Mr Johnston said: "A lot of officers think
that if people are transiting
into Western Europe that's not a problem for
Bosnia. We have to educate them
that it's creating lots of problems and that
Bosnia wants to be part of
Europe." Turkey, Bosnia-Herzegovina and the
Federal Republic of Yugoslavia
want to be part of the EU.

Bosnia is also a transit point for thousands
of Chinese migrants heading
west from the Federal Republic. Mr Leese
said there were 50 new Chinese
arrivals on each flight into Belgrade from
Moscow.

"I asked [the Yugoslav authorities] how many
leave, but they have no
record," he said. "They are probably being
shipped across the northern
border and through the Serbian part of
Bosnia."

Many of the 58 Chinese migrants found dead
at Dover in June 2000 had
travelled via Sarajevo, as had eight mainly
Turkish migrants found dead in a
shipping container in Ireland last month.

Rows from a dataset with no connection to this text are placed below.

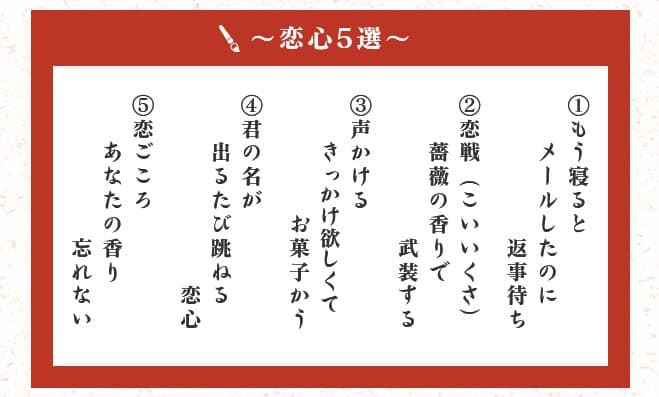 ～恋心5選～

①もう寝ると
メールしたのに
返事待ち

②恋戦（こいいくさ）
薔薇の香りで
武装する

③声かける
きっかけ欲しくて
お菓子かう

④君の名が
出るたび跳ねる
恋心

⑤恋ごころ
あなたの香り
忘れない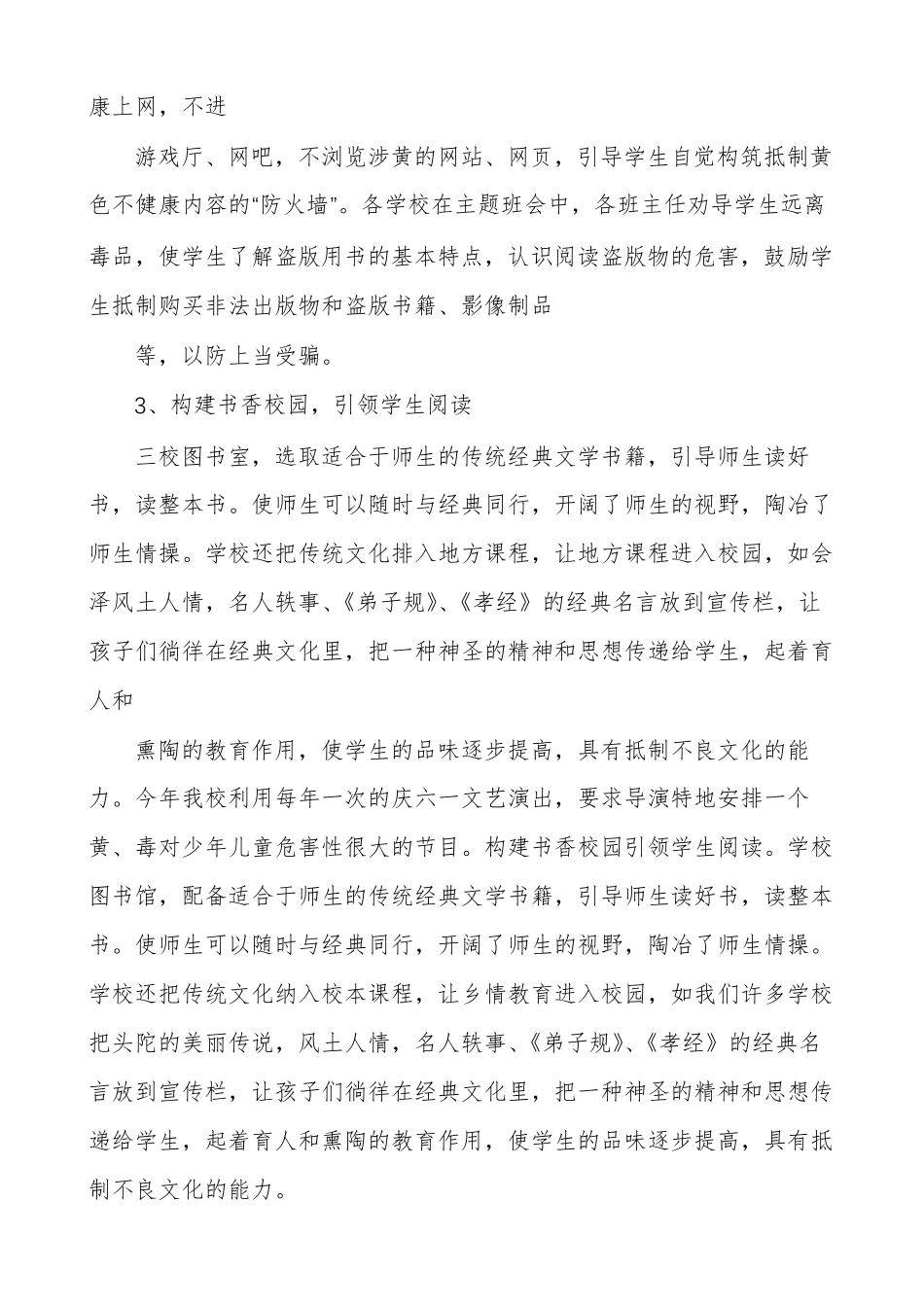 康上网，不进

游戏厅、网吧，不浏览涉黄的网站、网页，引导学生自觉构筑抵制黄色不健康内容的“防火墙”。各学校在主题班会中，各班主任劝导学生远离毒品，使学生了解盗版用书的基本特点，认识阅读盗版物的危害，鼓励学生抵制购买非法出版物和盗版书籍、影像制品

等，以防上当受骗。

3、构建书香校园，引领学生阅读

三校图书室，选取适合于师生的传统经典文学书籍，引导师生读好书，读整本书。使师生可以随时与经典同行，开阔了师生的视野，陶冶了师生情操。学校还把传统文化排入地方课程，让地方课程进入校园，如会泽风土人情，名人轶事、《弟子规》、《孝经》的经典名言放到宣传栏，让孩子们徜徉在经典文化里，把一种神圣的精神和思想传递给学生，起着育人和

熏陶的教育作用，使学生的品味逐步提高，具有抵制不良文化的能力。今年我校利用每年一次的庆六一文艺演出，要求导演特地安排一个黄、毒对少年儿童危害性很大的节目。构建书香校园引领学生阅读。学校图书馆，配备适合于师生的传统经典文学书籍，引导师生读好书，读整本书。使师生可以随时与经典同行，开阔了师生的视野，陶冶了师生情操。学校还把传统文化纳入校本课程，让乡情教育进入校园，如我们许多学校把头陀的美丽传说，风土人情，名人轶事、《弟子规》、《孝经》的经典名言放到宣传栏，让孩子们徜徉在经典文化里，把一种神圣的精神和思想传递给学生，起着育人和熏陶的教育作用，使学生的品味逐步提高，具有抵制不良文化的能力。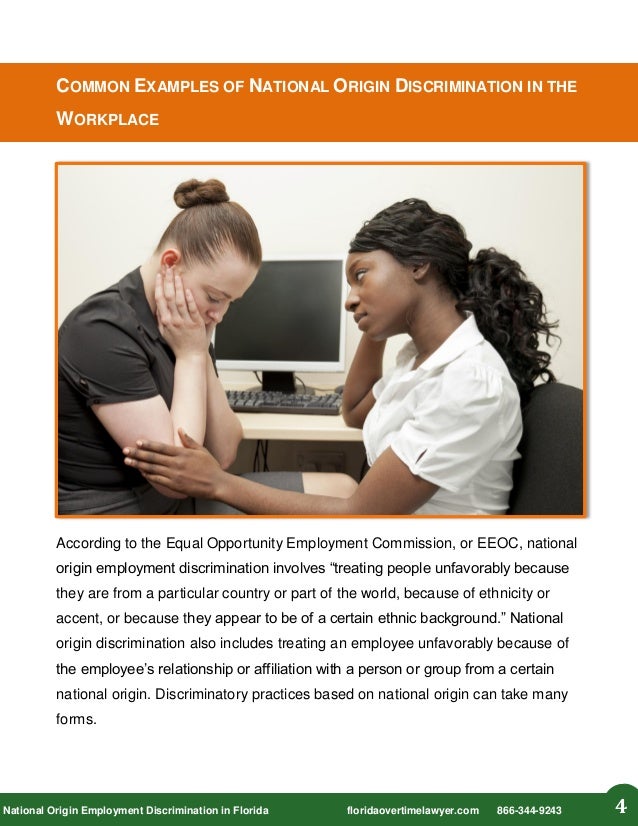 COMMON EXAMPLES OF NATIONAL ORIGIN DISCRIMINATION IN THE WORKPLACE

According to the Equal Opportunity Employment Commission, or EEOC, national origin employment discrimination involves "treating people unfavorably because they are from a particular country or part of the world, because of ethnicity or accent, or because they appear to be of a certain ethnic background." National origin discrimination also includes treating an employee unfavorably because of the employee's relationship or affiliation with a person or group from a certain national origin. Discriminatory practices based on national origin can take many forms.

National Origin Employment Discrimination in Florida floridaovertimelawyer.com 866-344-9243 4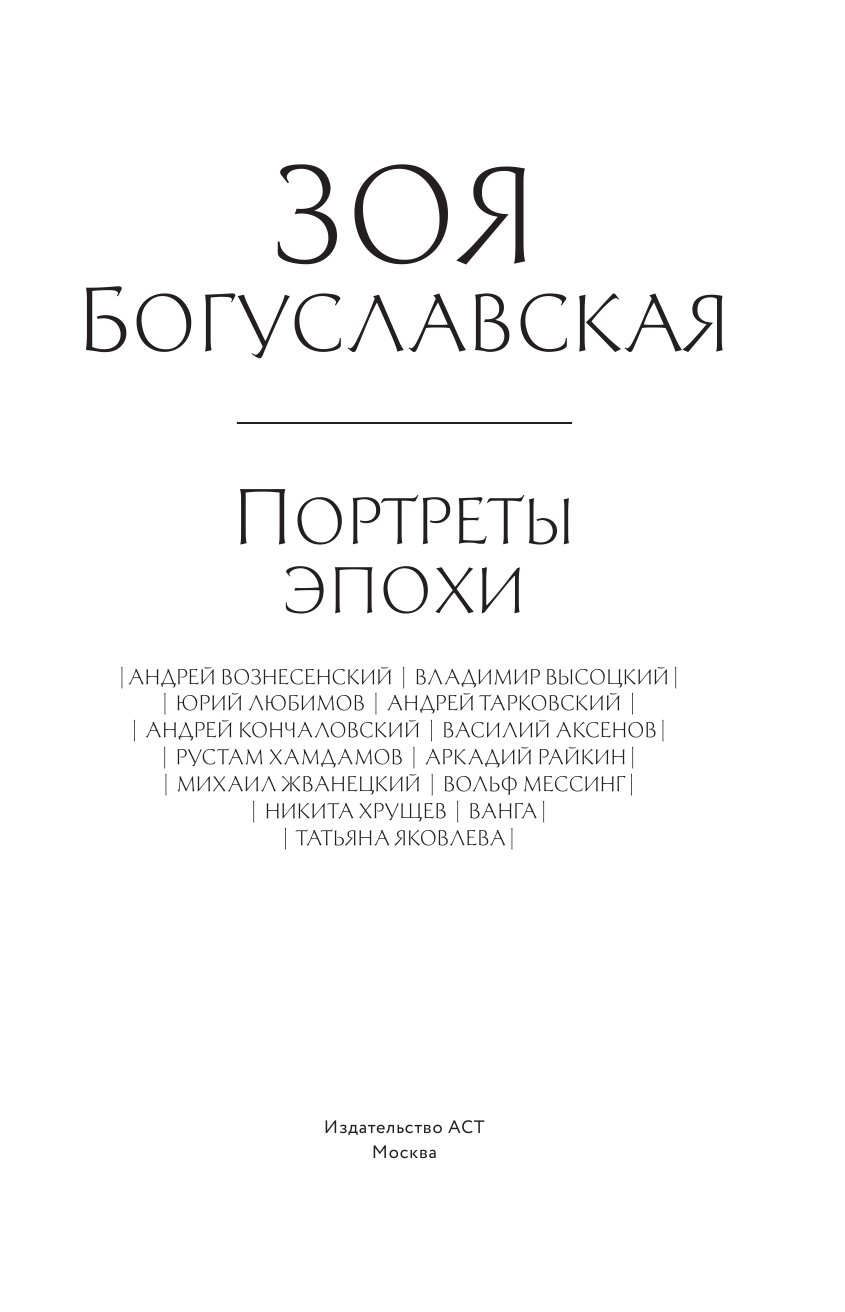 ЗОЯ
БОГУСЛАВСКАЯ

ПОРТРЕТЫ
ЭПОХИ

| АНДРЕЙ ВОЗНЕСЕНСКИЙ | ВЛАДИМИР ВЫСОЦКИЙ |
| ЮРИЙ ЛЮБИМОВ | АНДРЕЙ ТАРКОВСКИЙ |
| АНДРЕЙ КОНЧАЛОВСКИЙ | ВАСИЛИЙ АКСЕНОВ |
| РУСТАМ ХАМДАМОВ | АРКАДИЙ РАЙКИН |
| МИХАИЛ ЖВАНЕЦКИЙ | ВОЛЬФ МЕССИНГ |
| НИКИТА ХРУЩЕВ | ВАНГА |
| ТАТЬЯНА ЯКОВЛЕВА |

Издательство АСТ
Москва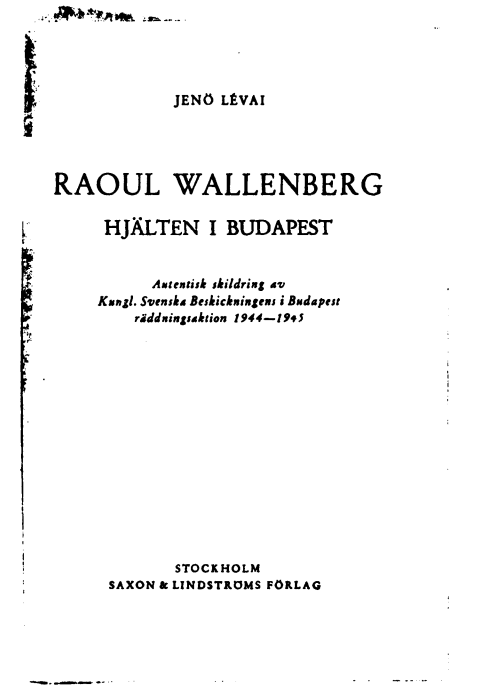 JENÖ LÉVAI

RAOUL WALLENBERG
HJÄLTEN I BUDAPEST

Autentisk skildring av
Kungl. Svenska Beskickningens i Budapest
räddningsaktion 1944—1945

STOCKHOLM
SAXON & LINDSTRÖMS FÖRLAG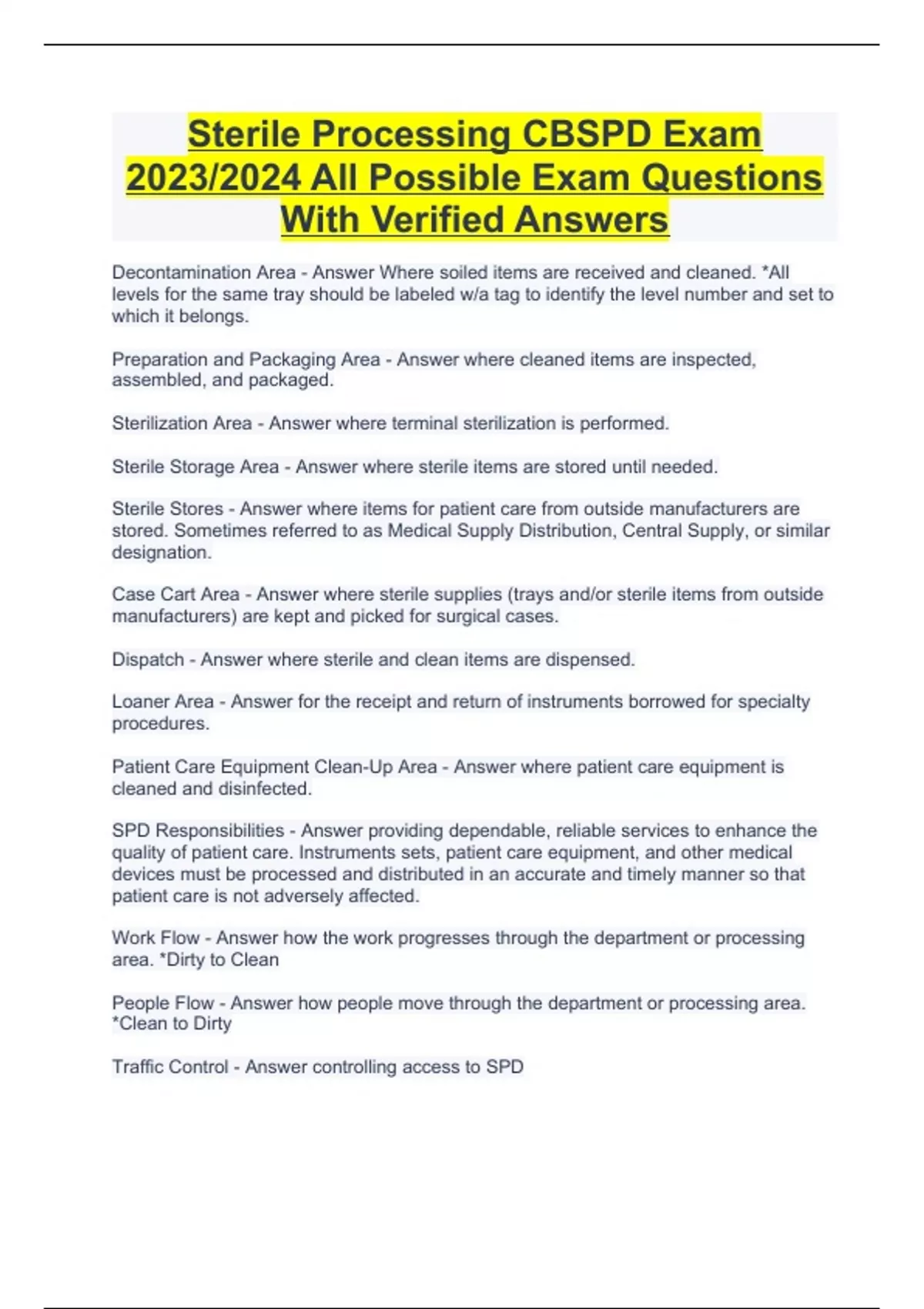 Sterile Processing CBSPD Exam 2023/2024 All Possible Exam Questions With Verified Answers

Decontamination Area - Answer Where soiled items are received and cleaned. *All levels for the same tray should be labeled w/a tag to identify the level number and set to which it belongs.

Preparation and Packaging Area - Answer where cleaned items are inspected, assembled, and packaged.

Sterilization Area - Answer where terminal sterilization is performed.

Sterile Storage Area - Answer where sterile items are stored until needed.

Sterile Stores - Answer where items for patient care from outside manufacturers are stored. Sometimes referred to as Medical Supply Distribution, Central Supply, or similar designation.

Case Cart Area - Answer where sterile supplies (trays and/or sterile items from outside manufacturers) are kept and picked for surgical cases.

Dispatch - Answer where sterile and clean items are dispensed.

Loaner Area - Answer for the receipt and return of instruments borrowed for specialty procedures.

Patient Care Equipment Clean-Up Area - Answer where patient care equipment is cleaned and disinfected.

SPD Responsibilities - Answer providing dependable, reliable services to enhance the quality of patient care. Instruments sets, patient care equipment, and other medical devices must be processed and distributed in an accurate and timely manner so that patient care is not adversely affected.

Work Flow - Answer how the work progresses through the department or processing area. *Dirty to Clean

People Flow - Answer how people move through the department or processing area. *Clean to Dirty

Traffic Control - Answer controlling access to SPD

The British immigration team is likely to be
called in by the Belgrade
government to tighten border security. A
similar request has been made by
Romania. The group is proving effective at
Sarajevo airport, where
British-bought forgery detection equipment
and new questioning techniques
have disrupted the smugglers.

The new vigilance, together with the
introduction of a visa requirement for
Iranian visitors, reduced "disappearing"
airline passengers to 8,400 last
year, compared with 25,000 in the previous
six months.

But Mile Juric, the SBS chief, said the
trafficking gangs had switched
tactics. He said: "Because of the measures
we have undertaken at the airport
we can sense bigger pressure from Turkish
citizens on the land border crossings."

Once in Bosnia, most migrants head for
Sarajevo, from where couriers will
ferry them onwards. They gather in the
Bascarsija district, where the
architecture recalls Sarajevo's Ottoman
past. In Humska Ulica street a group
of Turks congregated at an international
telephone booth to arrange the next
stage of their journey.

Others head straight to the taxi ranks at
the city's bus station. Vaha Srce,
a taxi driver, said that "all last year" he
had been driving the six-hour
journey to the northern town of Bihac. His
passengers were always Kurdish,
always had the US$200 fare (£140) and often
asked for the same hotel. Bihac
is on the Croatian border, and from there it
is just a short hop to Italy and the EU.

The clampdown on people smuggling is also
made difficult by more than one
million unexploded mines in the border
areas. Mr Leese said: "There is no
way you are going to get immigration
officers walking around here. But the
people who planted the mines are the same
ones who are now taking money to
show illegal immigrants across the border."